» **WHAT IS REQUIRED**
Copy every line of the listing below, requests included, and shift each coordinate number in the answers up by 53. Leave out the pictures.

**** INPUT ROWS

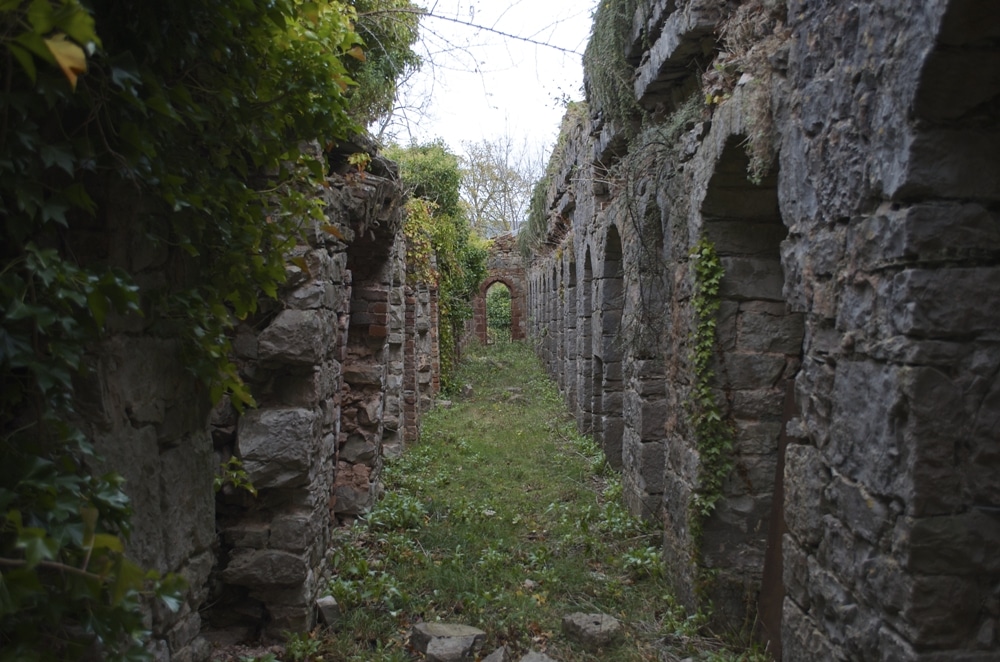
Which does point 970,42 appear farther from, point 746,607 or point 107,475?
point 746,607

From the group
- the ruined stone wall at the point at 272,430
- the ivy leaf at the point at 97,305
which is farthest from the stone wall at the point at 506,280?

********

» **SOLUTION**
Which does point 970,42 appear farther from, point 746,607 or point 107,475?
point 799,660

From the group
- the ruined stone wall at the point at 272,430
- the ivy leaf at the point at 97,305
which is farthest from the stone wall at the point at 506,280?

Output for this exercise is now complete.